Without pictures, retype the following entries exactly.

----------

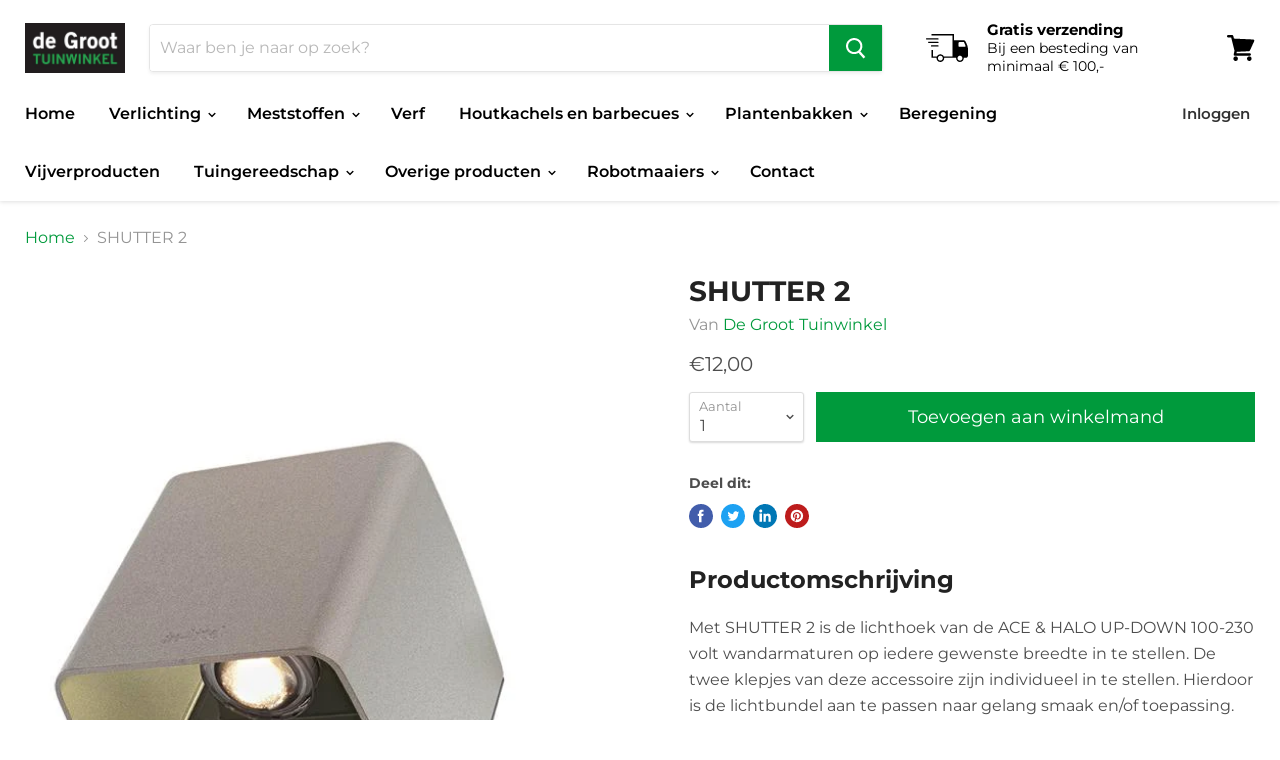

--- FILE ---
content_type: text/html; charset=utf-8
request_url: https://degroottuinwinkel.nl/products/shutter-2?view=_recently-viewed
body_size: 1226
content:

































<li
  class="productgrid--item  imagestyle--natural      productitem--emphasis  product-recently-viewed-card"
  data-product-item
  data-product-quickshop-url="/products/shutter-2"
  data-quickshop-settings-sha256="2f1c83deeafab415204412001dd1193e3ecf0590123ba33effd5cba1308efe6c"
  data-quickshop-product-sha256="e040db2fc49364d4f572c210e3b5cb075f900a33d2bf0cbe44a7a875f1d13bbc"
  
    data-recently-viewed-card
  
>
  <div class="productitem" data-product-item-content>
    <div class="product-recently-viewed-card-time" data-product-handle="shutter-2">
      <button
        class="product-recently-viewed-card-remove"
        aria-label="close"
        data-remove-recently-viewed
      >
        <svg
  aria-hidden="true"
  focusable="false"
  role="presentation"
  width="10"
  height="10"
  viewBox="0 0 10 10"
  xmlns="http://www.w3.org/2000/svg"
>
  <path d="M6.08785659,5 L9.77469752,1.31315906 L8.68684094,0.225302476 L5,3.91214341 L1.31315906,0.225302476 L0.225302476,1.31315906 L3.91214341,5 L0.225302476,8.68684094 L1.31315906,9.77469752 L5,6.08785659 L8.68684094,9.77469752 L9.77469752,8.68684094 L6.08785659,5 Z"></path>
</svg>
      </button>
    </div>
    <a class="productitem--image-link" href="/products/shutter-2" tabindex="-1">
      <figure class="productitem--image" data-product-item-image>
        
          
          

  
    <noscript data-rimg-noscript>
      <img
        
          src="//degroottuinwinkel.nl/cdn/shop/products/SHUTTER2_1_web_512x686.jpg?v=1600251853"
        

        alt="SHUTTER 2"
        data-rimg="noscript"
        srcset="//degroottuinwinkel.nl/cdn/shop/products/SHUTTER2_1_web_512x686.jpg?v=1600251853 1x, //degroottuinwinkel.nl/cdn/shop/products/SHUTTER2_1_web_620x830.jpg?v=1600251853 1.21x"
        
        
        
      >
    </noscript>
  

  <img
    
      src="//degroottuinwinkel.nl/cdn/shop/products/SHUTTER2_1_web_512x686.jpg?v=1600251853"
    
    alt="SHUTTER 2"

    
      data-rimg="lazy"
      data-rimg-scale="1"
      data-rimg-template="//degroottuinwinkel.nl/cdn/shop/products/SHUTTER2_1_web_{size}.jpg?v=1600251853"
      data-rimg-max="620x830"
      data-rimg-crop=""
      
      srcset="data:image/svg+xml;utf8,<svg%20xmlns='http://www.w3.org/2000/svg'%20width='512'%20height='686'></svg>"
    

    
    
    
  >



  <div data-rimg-canvas></div>


        

        

<span class="productitem--badge badge--sale"
    data-badge-sales
    style="display: none;"
  >
    
      Uitverkoop
    
  </span>
      </figure>
    </a><div class="productitem--info">
      
        
<div class="productitem--price ">
  <div
    class="price--compare-at visible"
    data-price-compare-at
  >
      <span class="price--spacer"></span>
    
  </div>

  <div class="price--main" data-price>
      
      <span class="money">
        €12,00
      </span>
    
  </div>
</div>


      

      <h2 class="productitem--title">
        <a href="/products/shutter-2">
          SHUTTER 2
        </a>
      </h2>

      
        <span class="productitem--vendor">
          De Groot Tuinwinkel
        </span>
      

      

      

      
        <div class="productitem--description">
          <p>Productomschrijving


Met SHUTTER 2 is de lichthoek van de ACE &amp; HALO UP-DOWN 100-230 volt wandarmaturen op iedere gewenste breedte in te stell...</p>

          
            <a
              href="/products/shutter-2"
              class="productitem--link"
            >
              Toon details
            </a>
          
        </div>
      
    </div>

    
      
      
      

      
      

      

      

      <div class="productitem--actions" data-product-actions>
        

        
          <div class="productitem--action">
            <button
              class="productitem--action-trigger button-secondary"
              data-quickshop-full
              type="button"
            >
              Snel winkelen
            </button>
          </div>
        

        
          <div class="productitem--action">
            <button
              class="productitem--action-trigger productitem--action-atc button-primary"
              type="button"
              aria-label="Toevoegen aan winkelmand"
              
                data-quick-buy
              
              data-variant-id="33348030201944"
              
            >
              <span class="atc-button--text">
                Toevoegen aan winkelmand
              </span>
              <span class="atc-button--icon"><svg
  aria-hidden="true"
  focusable="false"
  role="presentation"
  width="26"
  height="26"
  viewBox="0 0 26 26"
  xmlns="http://www.w3.org/2000/svg"
>
  <g fill-rule="nonzero" fill="currentColor">
    <path d="M13 26C5.82 26 0 20.18 0 13S5.82 0 13 0s13 5.82 13 13-5.82 13-13 13zm0-3.852a9.148 9.148 0 1 0 0-18.296 9.148 9.148 0 0 0 0 18.296z" opacity=".29"/><path d="M13 26c7.18 0 13-5.82 13-13a1.926 1.926 0 0 0-3.852 0A9.148 9.148 0 0 1 13 22.148 1.926 1.926 0 0 0 13 26z"/>
  </g>
</svg></span>
            </button>
          </div>
        

      </div>
    
  </div>

  
    <script type="application/json" data-quick-buy-settings>
      {
        "cart_redirection": false,
        "money_format": "€{{amount_with_comma_separator}}"
      }
    </script>
  
</li>

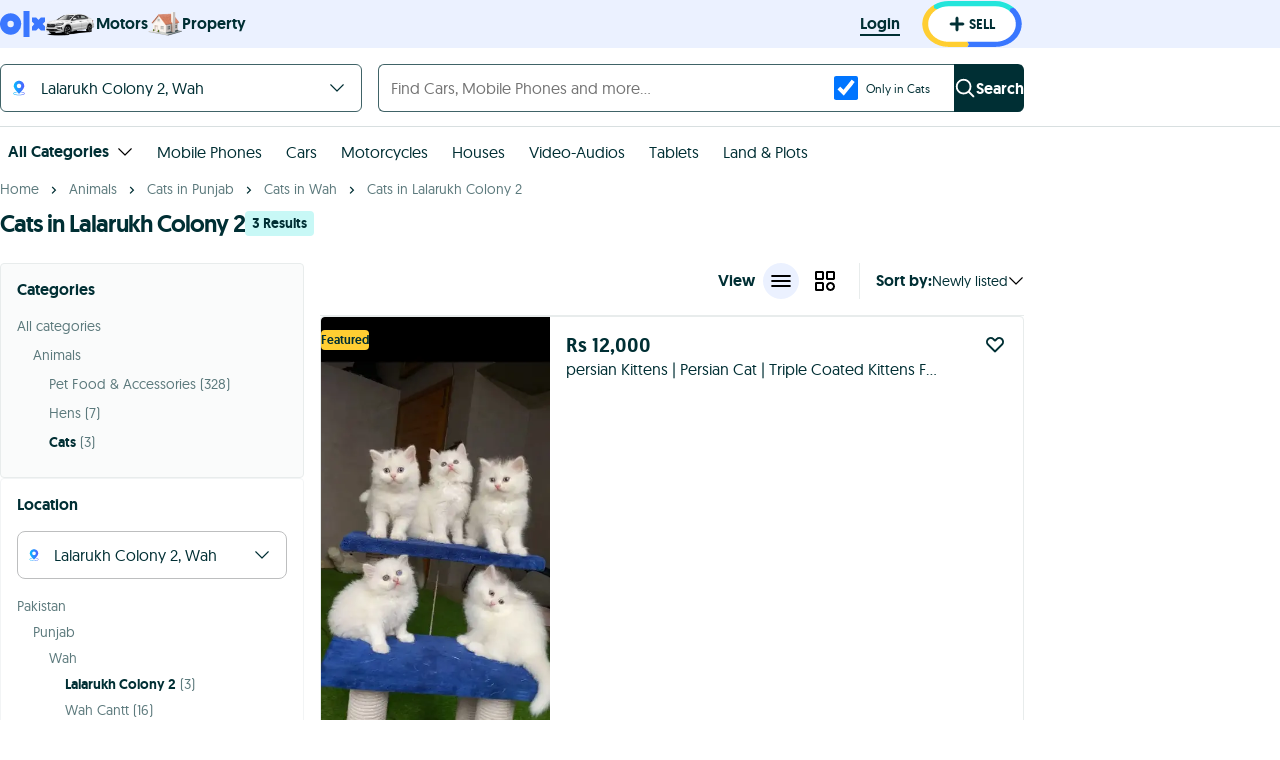

--- FILE ---
content_type: text/html; charset=utf-8
request_url: https://www.google.com/recaptcha/api2/aframe
body_size: 175
content:
<!DOCTYPE HTML><html><head><meta http-equiv="content-type" content="text/html; charset=UTF-8"></head><body><script nonce="y_epM5-WQxGUv1pdgRQ9CA">/** Anti-fraud and anti-abuse applications only. See google.com/recaptcha */ try{var clients={'sodar':'https://pagead2.googlesyndication.com/pagead/sodar?'};window.addEventListener("message",function(a){try{if(a.source===window.parent){var b=JSON.parse(a.data);var c=clients[b['id']];if(c){var d=document.createElement('img');d.src=c+b['params']+'&rc='+(localStorage.getItem("rc::a")?sessionStorage.getItem("rc::b"):"");window.document.body.appendChild(d);sessionStorage.setItem("rc::e",parseInt(sessionStorage.getItem("rc::e")||0)+1);localStorage.setItem("rc::h",'1768887378642');}}}catch(b){}});window.parent.postMessage("_grecaptcha_ready", "*");}catch(b){}</script></body></html>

----------

• _EXERCISE OUTPUT_
--- FILE ---
content_type: text/html; charset=utf-8
request_url: https://degroottuinwinkel.nl/products/shutter-2?view=_recently-viewed
body_size: 1226
content:

































<li
  class="productgrid--item  imagestyle--natural      productitem--emphasis  product-recently-viewed-card"
  data-product-item
  data-product-quickshop-url="/products/shutter-2"
  data-quickshop-settings-sha256="2f1c83deeafab415204412001dd1193e3ecf0590123ba33effd5cba1308efe6c"
  data-quickshop-product-sha256="e040db2fc49364d4f572c210e3b5cb075f900a33d2bf0cbe44a7a875f1d13bbc"
  
    data-recently-viewed-card
  
>
  <div class="productitem" data-product-item-content>
    <div class="product-recently-viewed-card-time" data-product-handle="shutter-2">
      <button
        class="product-recently-viewed-card-remove"
        aria-label="close"
        data-remove-recently-viewed
      >
        <svg
  aria-hidden="true"
  focusable="false"
  role="presentation"
  width="10"
  height="10"
  viewBox="0 0 10 10"
  xmlns="http://www.w3.org/2000/svg"
>
  <path d="M6.08785659,5 L9.77469752,1.31315906 L8.68684094,0.225302476 L5,3.91214341 L1.31315906,0.225302476 L0.225302476,1.31315906 L3.91214341,5 L0.225302476,8.68684094 L1.31315906,9.77469752 L5,6.08785659 L8.68684094,9.77469752 L9.77469752,8.68684094 L6.08785659,5 Z"></path>
</svg>
      </button>
    </div>
    <a class="productitem--image-link" href="/products/shutter-2" tabindex="-1">
      <figure class="productitem--image" data-product-item-image>
        
          
          

  
    <noscript data-rimg-noscript>
      <img
        
          src="//degroottuinwinkel.nl/cdn/shop/products/SHUTTER2_1_web_512x686.jpg?v=1600251853"
        

        alt="SHUTTER 2"
        data-rimg="noscript"
        srcset="//degroottuinwinkel.nl/cdn/shop/products/SHUTTER2_1_web_512x686.jpg?v=1600251853 1x, //degroottuinwinkel.nl/cdn/shop/products/SHUTTER2_1_web_620x830.jpg?v=1600251853 1.21x"
        
        
        
      >
    </noscript>
  

  <img
    
      src="//degroottuinwinkel.nl/cdn/shop/products/SHUTTER2_1_web_512x686.jpg?v=1600251853"
    
    alt="SHUTTER 2"

    
      data-rimg="lazy"
      data-rimg-scale="1"
      data-rimg-template="//degroottuinwinkel.nl/cdn/shop/products/SHUTTER2_1_web_{size}.jpg?v=1600251853"
      data-rimg-max="620x830"
      data-rimg-crop=""
      
      srcset="data:image/svg+xml;utf8,<svg%20xmlns='http://www.w3.org/2000/svg'%20width='512'%20height='686'></svg>"
    

    
    
    
  >



  <div data-rimg-canvas></div>


        

        

<span class="productitem--badge badge--sale"
    data-badge-sales
    style="display: none;"
  >
    
      Uitverkoop
    
  </span>
      </figure>
    </a><div class="productitem--info">
      
        
<div class="productitem--price ">
  <div
    class="price--compare-at visible"
    data-price-compare-at
  >
      <span class="price--spacer"></span>
    
  </div>

  <div class="price--main" data-price>
      
      <span class="money">
        €12,00
      </span>
    
  </div>
</div>


      

      <h2 class="productitem--title">
        <a href="/products/shutter-2">
          SHUTTER 2
        </a>
      </h2>

      
        <span class="productitem--vendor">
          De Groot Tuinwinkel
        </span>
      

      

      

      
        <div class="productitem--description">
          <p>Productomschrijving


Met SHUTTER 2 is de lichthoek van de ACE &amp; HALO UP-DOWN 100-230 volt wandarmaturen op iedere gewenste breedte in te stell...</p>

          
            <a
              href="/products/shutter-2"
              class="productitem--link"
            >
              Toon details
            </a>
          
        </div>
      
    </div>

    
      
      
      

      
      

      

      

      <div class="productitem--actions" data-product-actions>
        

        
          <div class="productitem--action">
            <button
              class="productitem--action-trigger button-secondary"
              data-quickshop-full
              type="button"
            >
              Snel winkelen
            </button>
          </div>
        

        
          <div class="productitem--action">
            <button
              class="productitem--action-trigger productitem--action-atc button-primary"
              type="button"
              aria-label="Toevoegen aan winkelmand"
              
                data-quick-buy
              
              data-variant-id="33348030201944"
              
            >
              <span class="atc-button--text">
                Toevoegen aan winkelmand
              </span>
              <span class="atc-button--icon"><svg
  aria-hidden="true"
  focusable="false"
  role="presentation"
  width="26"
  height="26"
  viewBox="0 0 26 26"
  xmlns="http://www.w3.org/2000/svg"
>
  <g fill-rule="nonzero" fill="currentColor">
    <path d="M13 26C5.82 26 0 20.18 0 13S5.82 0 13 0s13 5.82 13 13-5.82 13-13 13zm0-3.852a9.148 9.148 0 1 0 0-18.296 9.148 9.148 0 0 0 0 18.296z" opacity=".29"/><path d="M13 26c7.18 0 13-5.82 13-13a1.926 1.926 0 0 0-3.852 0A9.148 9.148 0 0 1 13 22.148 1.926 1.926 0 0 0 13 26z"/>
  </g>
</svg></span>
            </button>
          </div>
        

      </div>
    
  </div>

  
    <script type="application/json" data-quick-buy-settings>
      {
        "cart_redirection": false,
        "money_format": "€{{amount_with_comma_separator}}"
      }
    </script>
  
</li>


--- FILE ---
content_type: text/html; charset=utf-8
request_url: https://www.google.com/recaptcha/api2/aframe
body_size: 175
content:
<!DOCTYPE HTML><html><head><meta http-equiv="content-type" content="text/html; charset=UTF-8"></head><body><script nonce="y_epM5-WQxGUv1pdgRQ9CA">/** Anti-fraud and anti-abuse applications only. See google.com/recaptcha */ try{var clients={'sodar':'https://pagead2.googlesyndication.com/pagead/sodar?'};window.addEventListener("message",function(a){try{if(a.source===window.parent){var b=JSON.parse(a.data);var c=clients[b['id']];if(c){var d=document.createElement('img');d.src=c+b['params']+'&rc='+(localStorage.getItem("rc::a")?sessionStorage.getItem("rc::b"):"");window.document.body.appendChild(d);sessionStorage.setItem("rc::e",parseInt(sessionStorage.getItem("rc::e")||0)+1);localStorage.setItem("rc::h",'1768887378642');}}}catch(b){}});window.parent.postMessage("_grecaptcha_ready", "*");}catch(b){}</script></body></html>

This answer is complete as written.